Wywial, 46, of Janesville took up chain saw carving four years ago. At first, he worked on his own, but after getting stumped, he contacted Jerry Schieffer of Mukwonago, who at the time was president of the United Chainsaw Carvers Guild.
"He got me going with the basics," Wywial said.
Later, he tapped the expertise of Bob Younger of Eagle, who is an advanced carving trainer, and Jamie Doeren of Abrams, author of two chain saw carving books.
Chris Ranum of LP Tree Service, Janesville, is in his carver network, too.
Wywial's first chain saw carving project was a 3-foot black bear created from a 4-foot piece of Douglas fir. It was rough, but the shape of the bear's head, muzzle and ears were clear, Wywial said.
"I created it just to say I did it," he said.
Since then, Wywial estimates he's created nearly 500 chainsaw carvings from white pine, white oak, catalpa and Douglas fir. He uses five chain saws at his outdoor studio at LP Tree Service, where Ranum provides wood and space to work.
The chainsaws range from 2 to 62 horsepower with bars from 12 to 36 inches long. Some have tips as narrow as a dime.
Eagles, bears, Santas and totem poles are among his many hobby carvings.

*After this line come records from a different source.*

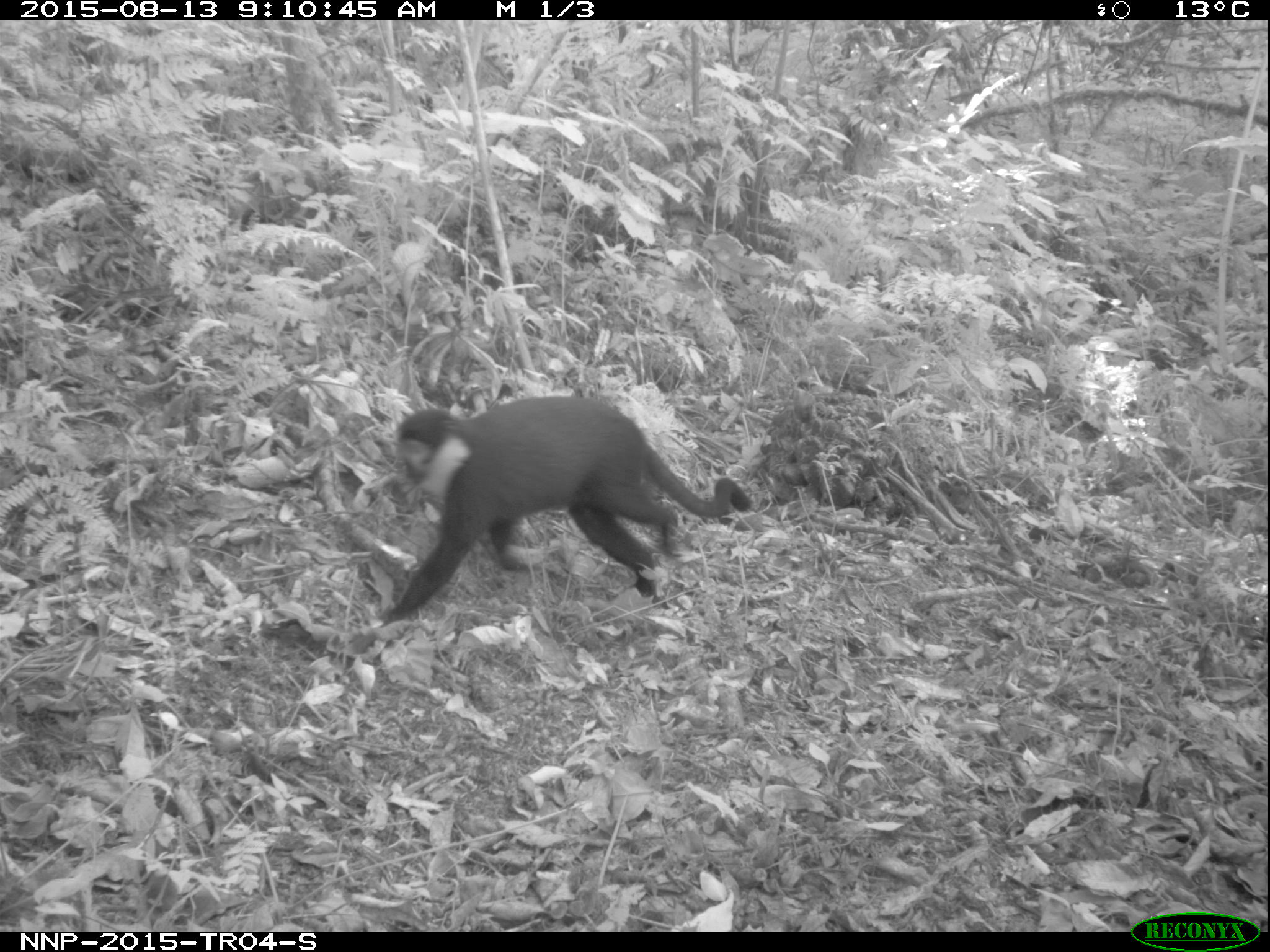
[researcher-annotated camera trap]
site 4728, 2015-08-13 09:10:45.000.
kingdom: Animalia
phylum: Chordata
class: Mammalia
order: Primates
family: Cercopithecidae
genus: Allochrocebus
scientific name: Allochrocebus lhoesti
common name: l'hoest's monkey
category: cercopithecus lhoesti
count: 1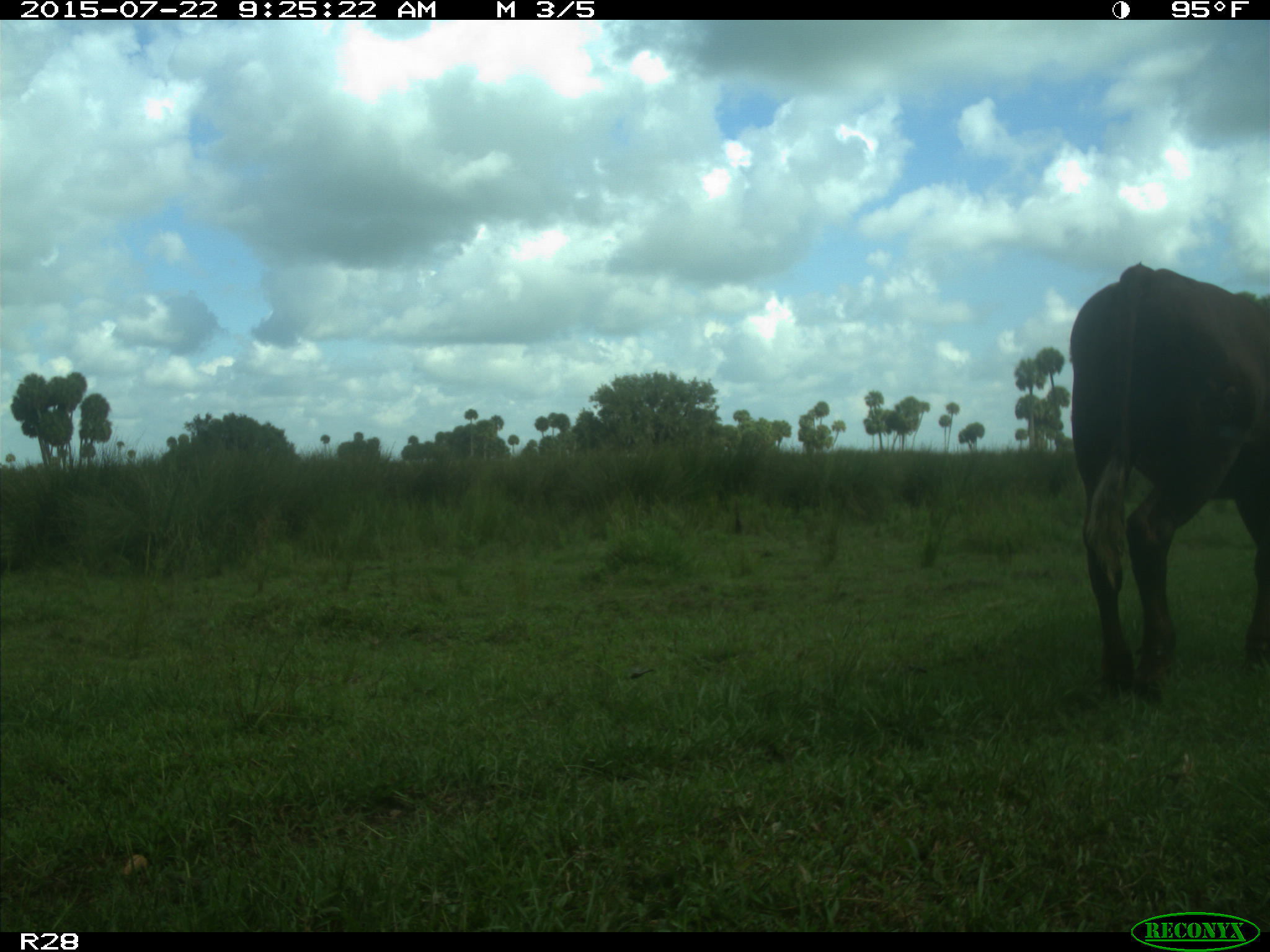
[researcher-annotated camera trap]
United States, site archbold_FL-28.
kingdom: Animalia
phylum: Chordata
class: Mammalia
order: Artiodactyla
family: Bovidae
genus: Bos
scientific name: Bos taurus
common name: domestic cow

Wywial also carves for charity.
After participating in the 2008 International Chainsaw Carvers Rendezvous in Ridgway, Pa., all of the pieces made by 180 carvers were auctioned, raising $47,000 to benefit diabetes causes.

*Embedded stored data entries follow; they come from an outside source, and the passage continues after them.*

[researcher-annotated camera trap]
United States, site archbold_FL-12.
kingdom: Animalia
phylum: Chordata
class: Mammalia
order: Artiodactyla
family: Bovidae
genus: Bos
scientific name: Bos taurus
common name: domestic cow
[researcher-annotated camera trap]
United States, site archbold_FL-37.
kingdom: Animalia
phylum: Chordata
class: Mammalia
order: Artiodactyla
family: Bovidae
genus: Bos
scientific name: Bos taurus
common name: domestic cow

In September, Wywial joined eight other carvers in Waterford for a 27-hour carve-a-thon to raise $17,000 for the Make-A-Wish Foundation. His chainsaw carvings also helped raise money for the Becky Werner Foundation. Werner was killed by the same strain of meningitis Wywial suffered from while serving in the military.
"I lived, and she died," he said.
Wywial said his mistakes end up as firewood to heat his home.
Wywial's favorite creation is a two-piece totem pole he made for neighbors Tom and Karen Nightingale. He carved it from the stump of an elm tree struck by lightning.
The bottom has three goal posts and footballs—one for each child and grandchild. The upper half features an eagle soaring over pine trees.
"We feel very honored to have had this done for us," Karen wrote in an e-mail to the Gazette.
Wywial said he's fallen in love with chainsaw carving.
"It's a sickness you just really get into."